What this task involves:
From the entries, return every line where the string "site" shows up.

** Records for the exercise follows **

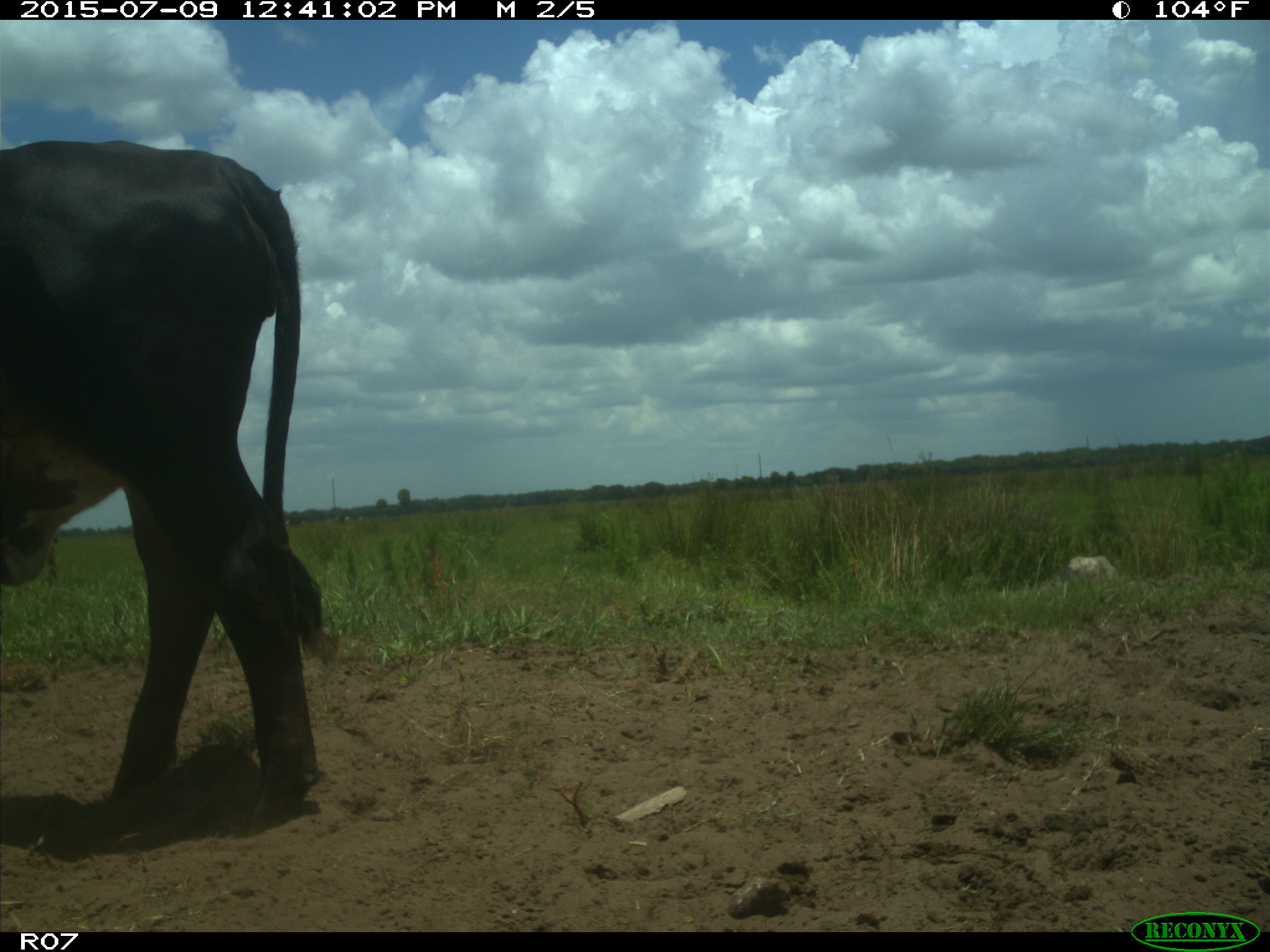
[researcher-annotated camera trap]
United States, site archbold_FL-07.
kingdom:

** End of Records for the exercise **
** Records for the exercise follows **

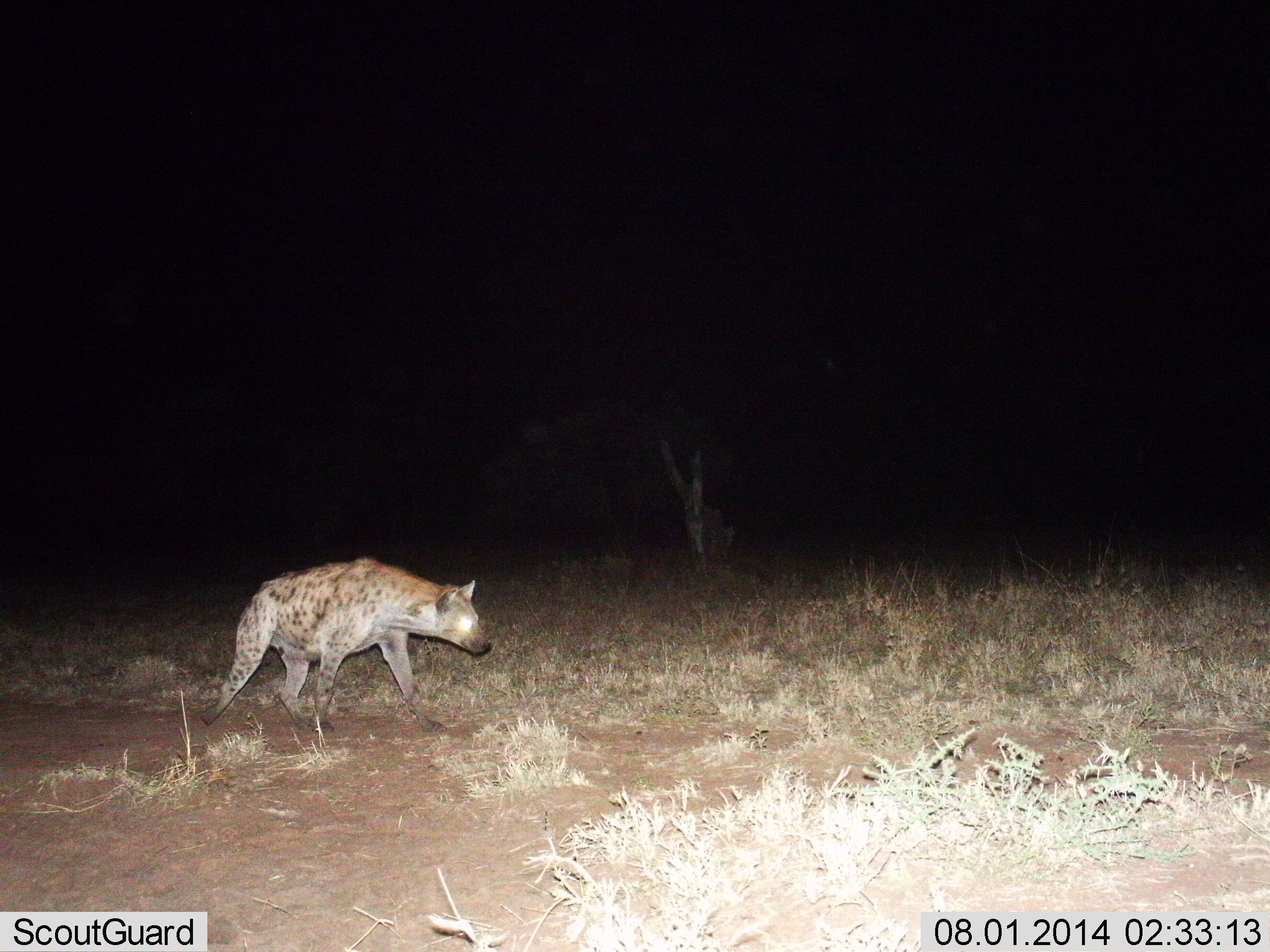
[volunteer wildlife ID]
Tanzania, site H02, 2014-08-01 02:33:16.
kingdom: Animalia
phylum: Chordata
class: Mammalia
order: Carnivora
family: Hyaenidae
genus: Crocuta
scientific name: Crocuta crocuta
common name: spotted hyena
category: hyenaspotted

** End of Records for the exercise **
** Records for the exercise follows **

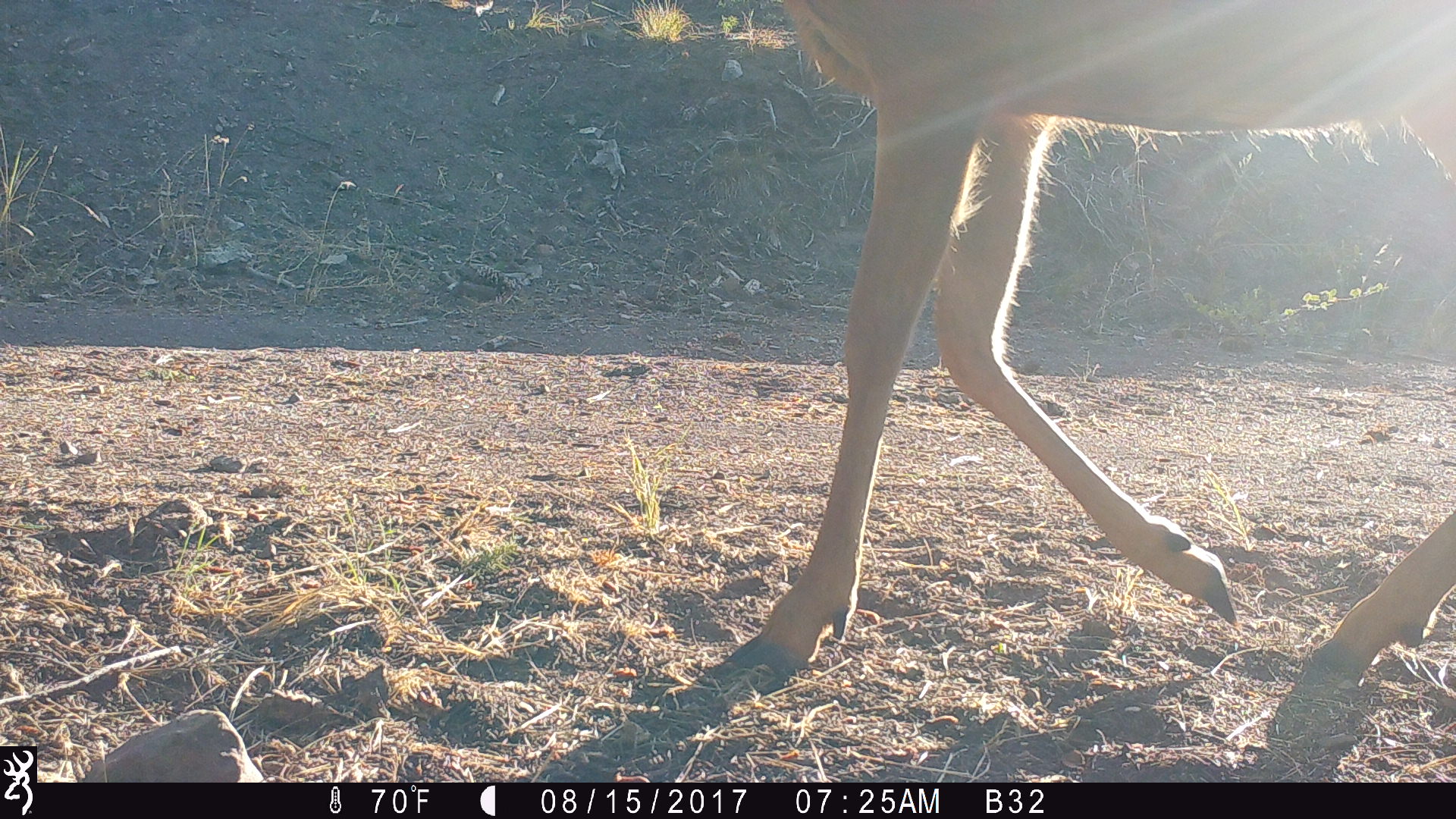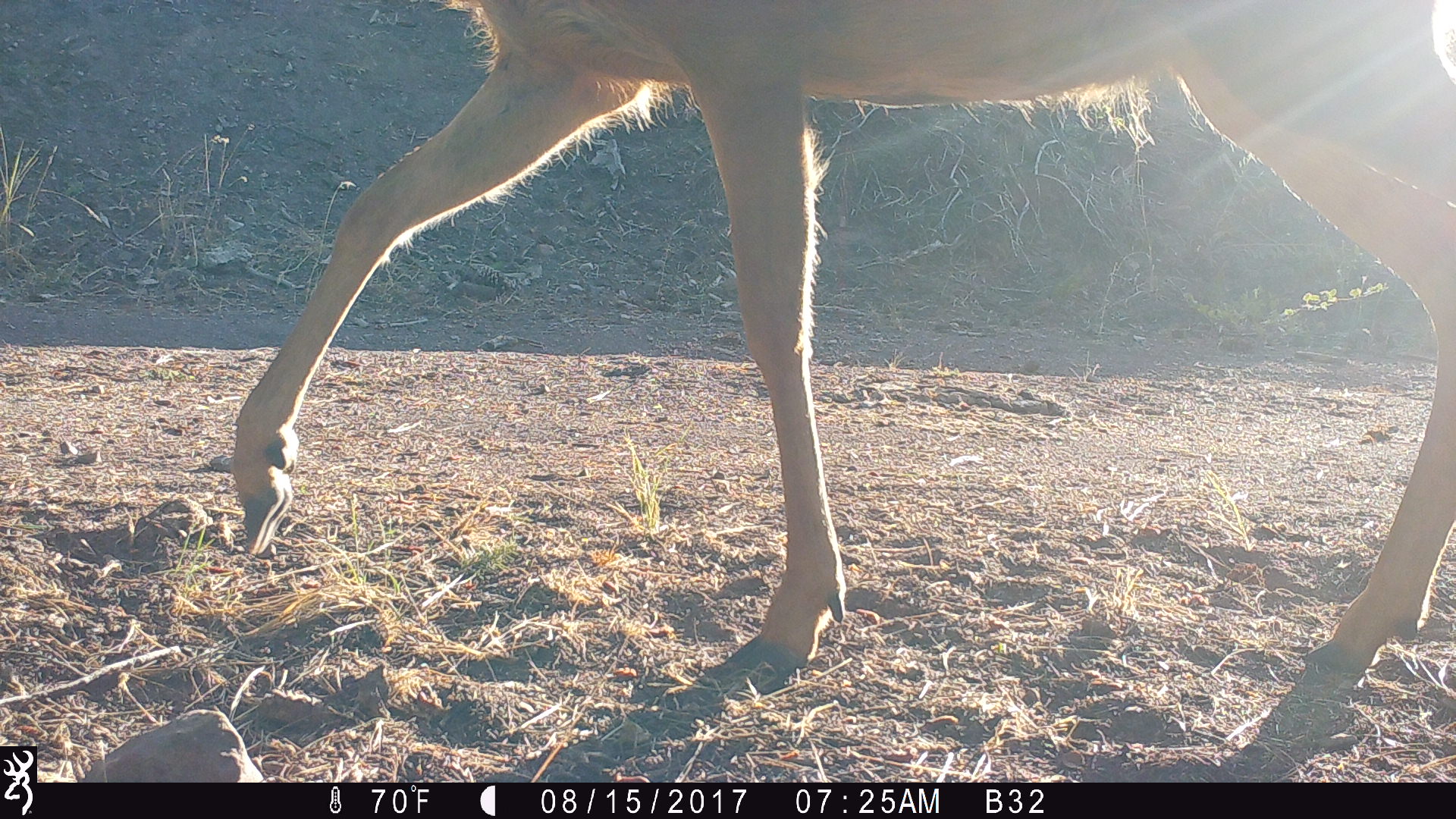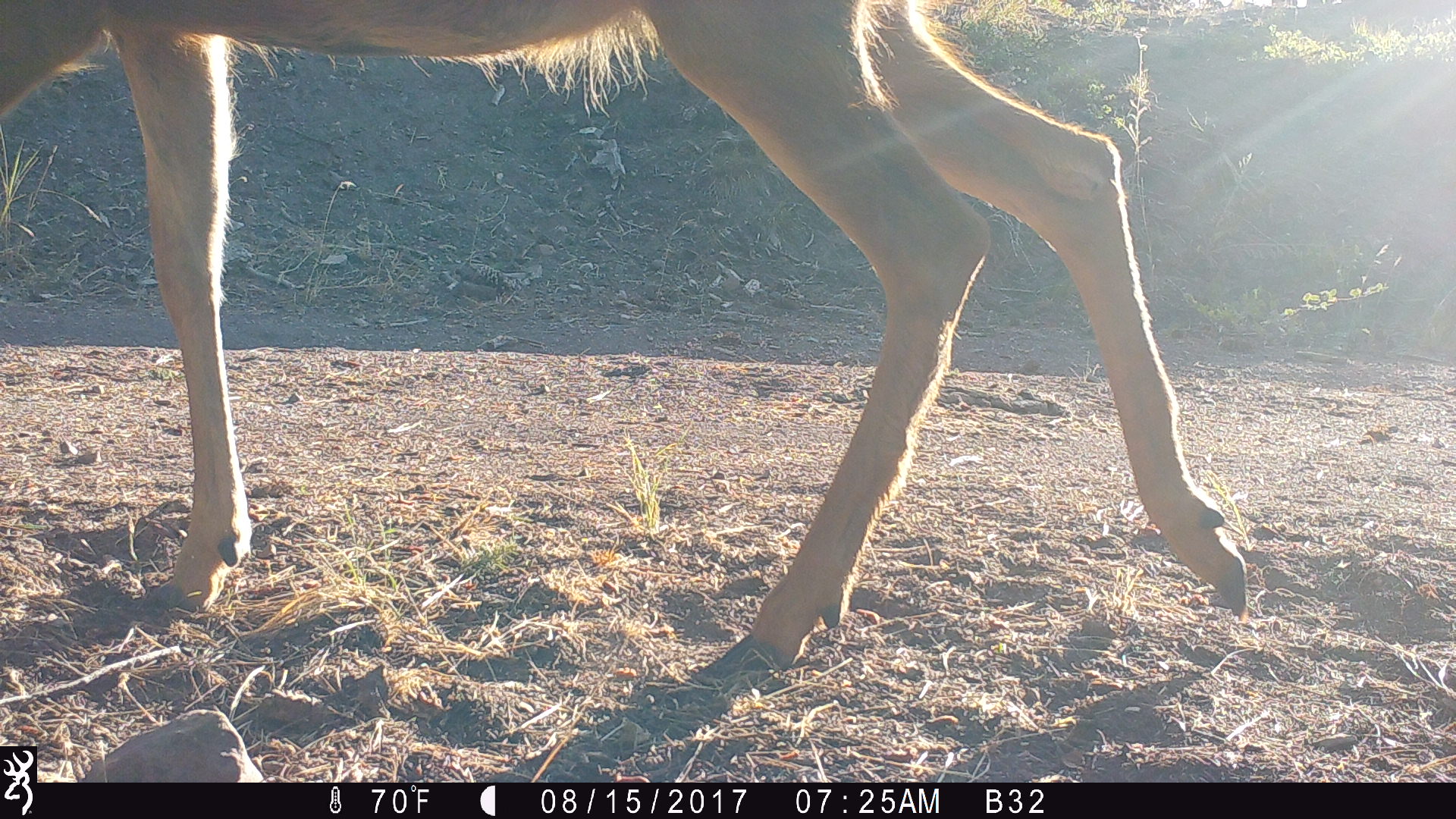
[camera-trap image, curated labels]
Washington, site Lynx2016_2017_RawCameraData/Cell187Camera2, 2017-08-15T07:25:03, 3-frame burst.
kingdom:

** End of Records for the exercise **

Your response:
United States, site archbold_FL-07.
Tanzania, site H02, 2014-08-01 02:33:16.
Washington, site Lynx2016_2017_RawCameraData/Cell187Camera2, 2017-08-15T07:25:03, 3-frame burst.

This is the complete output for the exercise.